The Chancellor said some 100,000 people per year were "moving off work into benefits without any obligation to look for work". He said that was a sign that the system was not working.
He told the newspaper the welfare system had to be a "mix of carrot and stick", with more assistance required to help people find work given there is "no shortage of jobs".
Conservative MPs have been pushing for tax cuts, but Mr Hunt and Rishi Sunak have consistently said that fiscal pressures mean the tax burden cannot be cut yet.
Mr Hunt told LBC's Andrew Marr last week that tax cuts were "virtually impossible", because of the high cost of the UKs' long-term debt.
But some observers think that Mr Hunt could announce some tax cuts ahead of the election next year in a bid to win over voters - possibly financed by scrapping HS2.
Caller believes that those who can afford it should pay more in taxes.
Ben Zaranko of the IFS said: "It is inconceivable that this Parliament will turn out to be anything other than a tax-raising one - and it looks nailed on to be the biggest tax-raising parliament since at least the Second World War," he said.
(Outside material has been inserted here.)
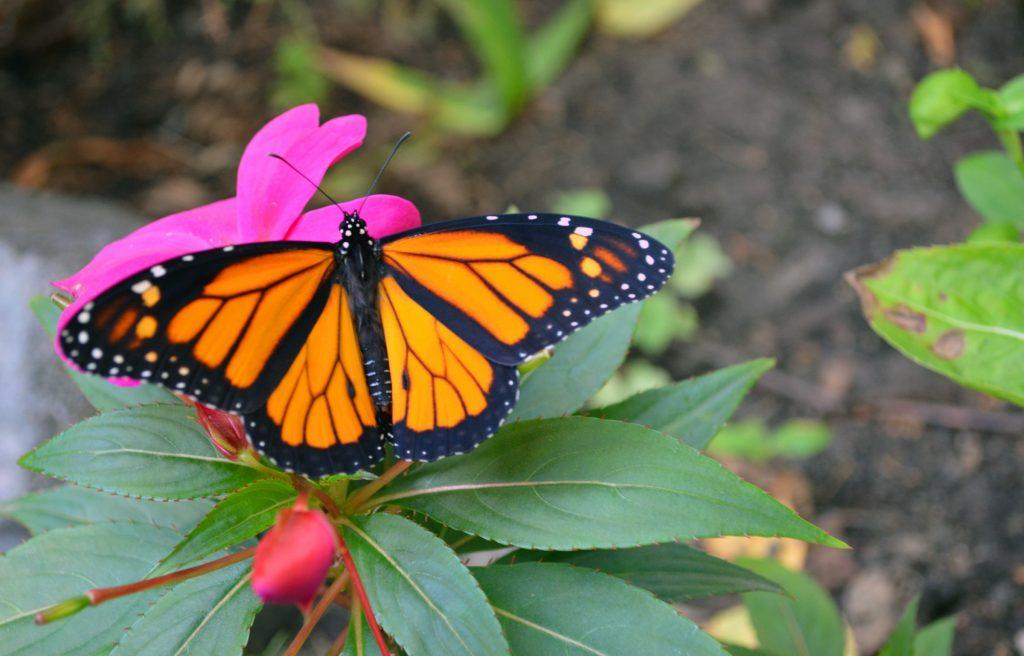 Butterfly ( প্রজাপতি )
"This is not, for the most part, a direct consequence of the pandemic. Rather, it reflects decisions to increase Government spending, in part driven by demographic change, pressures on the health service, and some unwinding of austerity.
"It is likely that this Parliament will mark a decisive and permanent shift to a higher-tax economy."
Mark Franks, the director of welfare at the Nuffield Foundation, said there would be "strong pressure" in future to raise taxes even further to pay for increased demand on the NHS.
"Future governments must not only have a credible and robust strategy for the economy and the public finances, but should also be forthright and transparent about the difficult trade-offs they will face," he said.